Joel believes the CRCWSC research can help make UNDO a more powerful tool. “We need to have a better handle on nutrient dynamics – exactly what is going on between water hitting the ground and it entering the receiving environment. That’s the big research gap that we hope the CRC project will help to answer,” he says. “What I see out of this in the future is the tool, the research, and the science really guiding the way that we do development and coming up with some really good planning outcomes.”

What industry wants

The University of Western Australia’s Pro Vice-Chancellor (Research), Winthrop Professor Peter Davies, is similarly passionate about the translation of research. “One of the key outputs of the CRCWSC so far has been some really strong links between researchers and [land and water] managers,” he says. Both he and Carolyn Oldham have engaged stakeholders right from the start – so industry partners have helped devise their research. According to Peter, this has been quite a change from how research is typically done. “We’re talking about a ‘management pull’ rather than a ‘research push’,” he explains: “Finding out what they actually want.”

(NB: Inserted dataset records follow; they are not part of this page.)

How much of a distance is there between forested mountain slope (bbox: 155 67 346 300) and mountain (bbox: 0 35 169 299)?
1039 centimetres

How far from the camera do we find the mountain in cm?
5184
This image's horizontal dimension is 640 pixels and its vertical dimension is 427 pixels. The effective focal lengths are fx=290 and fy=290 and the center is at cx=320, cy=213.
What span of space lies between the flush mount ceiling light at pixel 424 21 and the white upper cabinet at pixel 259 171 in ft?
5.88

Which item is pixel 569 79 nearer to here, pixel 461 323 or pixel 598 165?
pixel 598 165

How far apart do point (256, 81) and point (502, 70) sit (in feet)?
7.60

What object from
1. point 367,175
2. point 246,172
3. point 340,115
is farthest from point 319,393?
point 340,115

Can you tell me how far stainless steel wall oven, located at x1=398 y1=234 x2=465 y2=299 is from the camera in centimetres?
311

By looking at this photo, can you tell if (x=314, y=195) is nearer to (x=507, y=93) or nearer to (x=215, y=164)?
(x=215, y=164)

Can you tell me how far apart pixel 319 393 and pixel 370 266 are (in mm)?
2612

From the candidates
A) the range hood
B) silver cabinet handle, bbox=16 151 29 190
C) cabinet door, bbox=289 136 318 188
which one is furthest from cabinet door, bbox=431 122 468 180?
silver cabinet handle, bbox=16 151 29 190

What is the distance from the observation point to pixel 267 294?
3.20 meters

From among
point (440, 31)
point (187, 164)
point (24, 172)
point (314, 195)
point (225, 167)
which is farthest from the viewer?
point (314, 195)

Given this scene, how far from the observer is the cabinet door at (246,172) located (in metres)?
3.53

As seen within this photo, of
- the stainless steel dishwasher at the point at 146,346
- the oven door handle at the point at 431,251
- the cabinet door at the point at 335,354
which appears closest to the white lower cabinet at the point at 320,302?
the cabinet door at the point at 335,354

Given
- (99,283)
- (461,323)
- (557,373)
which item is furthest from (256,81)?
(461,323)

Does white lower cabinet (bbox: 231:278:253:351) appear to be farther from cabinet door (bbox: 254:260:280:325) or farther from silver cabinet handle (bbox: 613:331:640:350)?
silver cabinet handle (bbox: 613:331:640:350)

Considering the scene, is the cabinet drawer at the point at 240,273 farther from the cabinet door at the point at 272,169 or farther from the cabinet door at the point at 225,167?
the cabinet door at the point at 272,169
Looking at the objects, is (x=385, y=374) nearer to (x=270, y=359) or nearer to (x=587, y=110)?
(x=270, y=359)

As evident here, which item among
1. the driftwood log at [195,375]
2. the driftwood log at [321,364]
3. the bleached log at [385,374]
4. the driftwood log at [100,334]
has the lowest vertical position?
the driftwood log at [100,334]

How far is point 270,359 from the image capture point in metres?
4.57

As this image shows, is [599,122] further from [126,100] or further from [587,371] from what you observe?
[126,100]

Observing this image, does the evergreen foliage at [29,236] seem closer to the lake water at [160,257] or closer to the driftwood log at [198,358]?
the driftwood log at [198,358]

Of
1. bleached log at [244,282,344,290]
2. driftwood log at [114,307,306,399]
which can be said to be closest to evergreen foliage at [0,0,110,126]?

And what managers want, says Peter, is tools – simple technical guidelines for improving, say, a wetland or a river system. “We might say ‘under these circumstances, the most effective treatment would be, for example, to revegetate the north bank of the river’.” The challenge is not to overcomplicate things: “We want to provide some simple levers they can pull. That doesn’t mean that the science is simple, but that good science underpins the tools.”

From theoretical to practical

Sub-project B2.2 aims to take a conceptual understanding of how we think water bodies work, then look at what management interventions could be made, put forward predictions about the outcome of those interventions, and develop some demonstration sites. Initial conceptual models, completed in December, have integrated existing knowledge. “They’ve got everyone on the same page, almost like a literature review, but in conceptual form,” explains Peter. “Now we can make them more interactive by adding some levers – for example, if we allocate more water, or if we replant vegetation around a wetland, here’s what we think might happen. That becomes a management tool.”

For Peter, the thought that we can actually get water in urban settings to have multiple functions is particularly exciting. “Waterways are often constructed as drains: straight lines, designed to get water off the land as quickly as they can,” he says. “From the research we’ve done already we can say that, with a little bit of work, that drain can become a river. It can start to meander; when it meanders it creates habitat, and once you have a habitat the biodiversity comes back. With clever design water can do a number of things.”

Innovation and tradition – pathways to success

Meanwhile, Peter Davies explores ways to communicate research outcomes effectively to different audiences. Recently, instead of writing papers, his team has produced DVDs for people working on water bodies. “People tend not to read much anymore,” he says, “but they will look at YouTube or a DVD to see what we’ve found.” The challenge for academics is that university reward structures don’t support this. As PVC (Research), Peter is working on the issue. “One of our main drivers now is to ‘socialise the research’: we need to find ways to get knowledge out into the community.”

Carolyn Oldham hopes that a legacy of the CRCWSC will be to rebuild expertise around groundwater–surface water systems. “There’s a real sense in Western Australia within the university system that we’ve lost the critical mass of understanding of these systems, which are key for Western Australia. I hope that nine years of the CRCWSC will re-establish that for both research and teaching; we need our graduates to go out understanding the systems where they’re working.”

As the Perth experience has demonstrated, a cookie-cutter approach to developing water sensitive cities is not enough. Understanding the hydrology of the Swan Coastal Plain will be a crucial step along the way to improving water outcomes in the region.